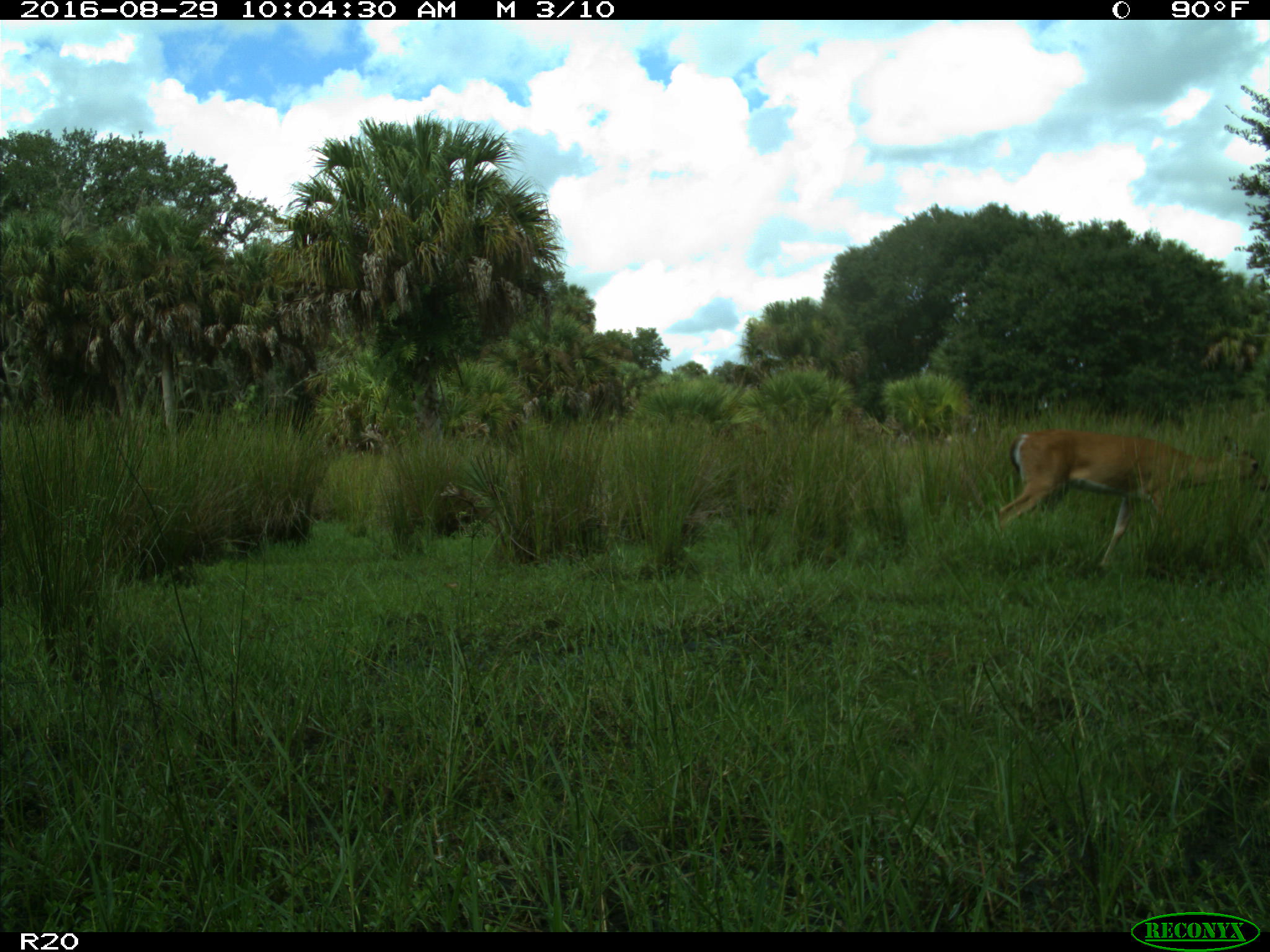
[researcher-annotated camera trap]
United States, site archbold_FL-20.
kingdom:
□ □ □ □ □
### WHAT TO PRODUCE
Output all the data above verbatim, leaving out images.

### RESPONSE TO THIS TASK
[researcher-annotated camera trap]
United States, site archbold_FL-20.
kingdom:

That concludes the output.